#### Passage

*****

Towards Robust Object Detection in Unseen Catheterization Laboratories

Abstract

Deep-learning-based object detectors, while offering exceptional performance, are data-dependent and can suffer from generalization issues. In this thesis, we investigated deep neural networks for detecting people and medical instruments in the vision-based workflow analysis system inside Catheterization Laboratories (Cath Labs). The central problem explored in this thesis is the fact that the performance of the detector can degrade drastically if it is trained and tested on data from different Cath Labs.

Our research aimed to investigate the underlying causes of this specific performance degradation and find solutions to mitigate this issue. We employed the YOLOv8 object detector and created datasets from clinical procedures recorded at Reinier de Graaf Hospital (RdGG) and Philips Best Campus, supplemented with publicly accessible images. An aggregated version of object detection metrics was created for multi-camera system evaluation. Through a series of experiments complemented by data visualization, we discovered that the performance degradation primarily stems from data distribution shifts in the feature space. Notably, the object detector trained on non-sensitive online images can generalize to unseen Cath Labs, outperforming the model trained on a procedure recording from a different Cath Lab. The detector trained on the online images achieved an mAP@0.5 of 0.517 on the RdGG dataset. Furthermore, by switching to the most suitable camera for each object, the multi-camera system can further improve detection performance significantly. An aggregated 1-camera mAP@0.5 of 0.679 is achieved for single-object classes on the RdGG dataset.

*****

Items listed in a dataset
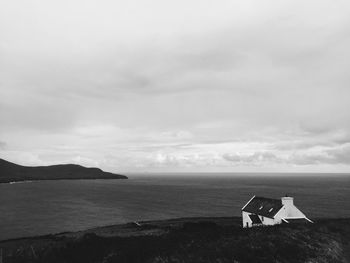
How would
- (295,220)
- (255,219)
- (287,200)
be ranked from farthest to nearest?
1. (255,219)
2. (295,220)
3. (287,200)

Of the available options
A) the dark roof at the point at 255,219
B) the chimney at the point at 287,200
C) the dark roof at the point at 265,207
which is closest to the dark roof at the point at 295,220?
the dark roof at the point at 265,207

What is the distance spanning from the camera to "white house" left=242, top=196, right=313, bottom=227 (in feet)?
175

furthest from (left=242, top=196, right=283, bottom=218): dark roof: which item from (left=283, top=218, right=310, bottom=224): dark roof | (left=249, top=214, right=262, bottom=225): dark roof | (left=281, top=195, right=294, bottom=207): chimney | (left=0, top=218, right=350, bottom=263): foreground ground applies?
(left=0, top=218, right=350, bottom=263): foreground ground

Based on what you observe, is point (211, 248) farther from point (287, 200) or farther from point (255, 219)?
point (255, 219)

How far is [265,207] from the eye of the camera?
57406 mm

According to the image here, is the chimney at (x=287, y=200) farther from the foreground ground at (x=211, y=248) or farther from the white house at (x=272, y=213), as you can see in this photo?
the foreground ground at (x=211, y=248)

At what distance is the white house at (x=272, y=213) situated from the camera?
5331 centimetres

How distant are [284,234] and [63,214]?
62.1 metres

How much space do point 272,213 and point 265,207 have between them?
9.84ft

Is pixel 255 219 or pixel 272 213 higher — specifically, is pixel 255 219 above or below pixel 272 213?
below

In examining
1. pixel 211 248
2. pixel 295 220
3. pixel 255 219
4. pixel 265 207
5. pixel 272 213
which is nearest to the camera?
pixel 211 248

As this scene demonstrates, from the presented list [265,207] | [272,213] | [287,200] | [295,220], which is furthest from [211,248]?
[265,207]

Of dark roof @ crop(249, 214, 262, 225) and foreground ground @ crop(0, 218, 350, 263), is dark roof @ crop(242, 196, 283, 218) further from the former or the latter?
foreground ground @ crop(0, 218, 350, 263)

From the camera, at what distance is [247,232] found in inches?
1761
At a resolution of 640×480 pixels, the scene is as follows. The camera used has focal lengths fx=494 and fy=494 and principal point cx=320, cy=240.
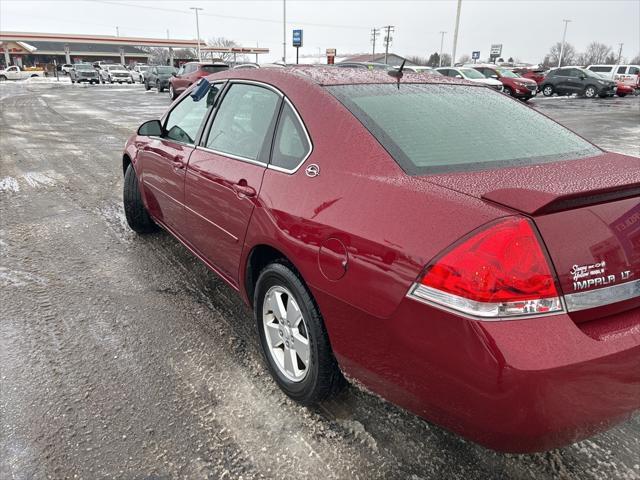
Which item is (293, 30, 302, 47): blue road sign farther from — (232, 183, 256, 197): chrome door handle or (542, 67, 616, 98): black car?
(232, 183, 256, 197): chrome door handle

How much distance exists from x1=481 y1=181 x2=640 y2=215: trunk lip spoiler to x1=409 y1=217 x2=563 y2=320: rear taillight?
0.06m

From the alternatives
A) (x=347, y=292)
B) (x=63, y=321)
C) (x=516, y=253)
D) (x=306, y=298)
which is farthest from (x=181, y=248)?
(x=516, y=253)

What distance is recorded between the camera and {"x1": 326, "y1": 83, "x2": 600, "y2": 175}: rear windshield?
2109mm

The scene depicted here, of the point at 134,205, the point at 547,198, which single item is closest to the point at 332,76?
the point at 547,198

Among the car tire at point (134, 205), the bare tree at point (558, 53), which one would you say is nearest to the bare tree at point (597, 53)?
the bare tree at point (558, 53)

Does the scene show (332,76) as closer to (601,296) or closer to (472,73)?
(601,296)

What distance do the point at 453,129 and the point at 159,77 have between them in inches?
1268

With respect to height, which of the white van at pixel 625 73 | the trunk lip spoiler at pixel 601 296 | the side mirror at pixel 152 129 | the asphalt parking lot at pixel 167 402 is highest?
the white van at pixel 625 73

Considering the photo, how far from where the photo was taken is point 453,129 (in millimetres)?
2365

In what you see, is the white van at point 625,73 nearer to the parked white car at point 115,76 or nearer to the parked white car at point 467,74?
the parked white car at point 467,74

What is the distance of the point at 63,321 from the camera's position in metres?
3.27

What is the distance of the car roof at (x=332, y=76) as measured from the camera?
263 cm

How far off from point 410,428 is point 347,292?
2.80 feet

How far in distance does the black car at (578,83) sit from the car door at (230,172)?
30506 millimetres
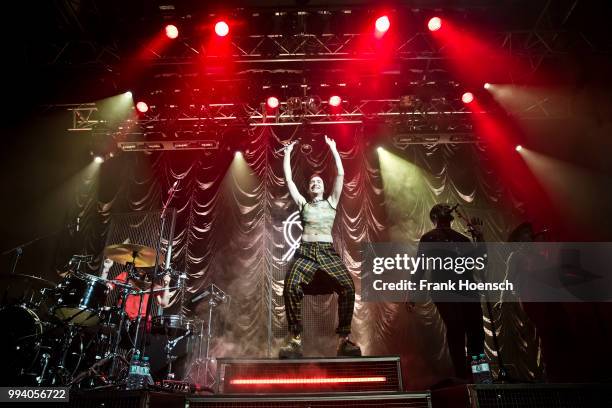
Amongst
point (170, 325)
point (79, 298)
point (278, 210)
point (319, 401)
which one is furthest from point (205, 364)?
point (319, 401)

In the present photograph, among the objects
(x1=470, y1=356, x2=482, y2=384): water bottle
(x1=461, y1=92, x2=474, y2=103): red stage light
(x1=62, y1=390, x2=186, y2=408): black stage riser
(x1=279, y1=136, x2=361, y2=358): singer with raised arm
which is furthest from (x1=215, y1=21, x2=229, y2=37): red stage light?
(x1=470, y1=356, x2=482, y2=384): water bottle

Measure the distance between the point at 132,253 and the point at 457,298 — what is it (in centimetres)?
456

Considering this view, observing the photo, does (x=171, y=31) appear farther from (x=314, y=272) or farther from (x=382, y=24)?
(x=314, y=272)

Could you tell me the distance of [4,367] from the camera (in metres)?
5.49

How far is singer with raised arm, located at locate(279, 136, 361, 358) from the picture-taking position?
3996 millimetres

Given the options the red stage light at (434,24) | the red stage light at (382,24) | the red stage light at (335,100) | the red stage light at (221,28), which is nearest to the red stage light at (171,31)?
the red stage light at (221,28)

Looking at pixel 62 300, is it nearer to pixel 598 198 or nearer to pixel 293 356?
pixel 293 356

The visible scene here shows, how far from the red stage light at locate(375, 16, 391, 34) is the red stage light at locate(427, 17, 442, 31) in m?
0.74

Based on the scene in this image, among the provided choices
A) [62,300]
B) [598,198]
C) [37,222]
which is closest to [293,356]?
[62,300]

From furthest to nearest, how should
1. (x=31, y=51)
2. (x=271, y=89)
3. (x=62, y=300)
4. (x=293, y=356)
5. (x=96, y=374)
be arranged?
(x=271, y=89) → (x=31, y=51) → (x=62, y=300) → (x=96, y=374) → (x=293, y=356)

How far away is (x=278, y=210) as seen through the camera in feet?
30.0

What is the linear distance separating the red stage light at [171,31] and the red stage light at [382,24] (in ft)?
11.8

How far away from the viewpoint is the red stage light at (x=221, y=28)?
6656 mm

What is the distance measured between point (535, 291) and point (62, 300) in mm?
6875
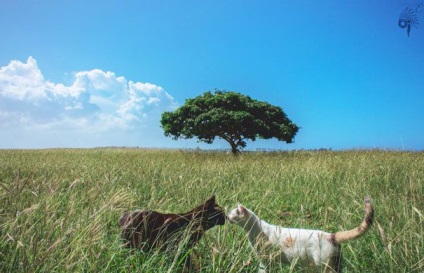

*****

#### What to produce
Reproduce the abstract word for word, starting with "Towards Robust Object" and going on through "different Cath Labs.". The entries are not needed for any of the work here.

#### Output of the task
Towards Robust Object Detection in Unseen Catheterization Laboratories

Abstract

Deep-learning-based object detectors, while offering exceptional performance, are data-dependent and can suffer from generalization issues. In this thesis, we investigated deep neural networks for detecting people and medical instruments in the vision-based workflow analysis system inside Catheterization Laboratories (Cath Labs). The central problem explored in this thesis is the fact that the performance of the detector can degrade drastically if it is trained and tested on data from different Cath Labs.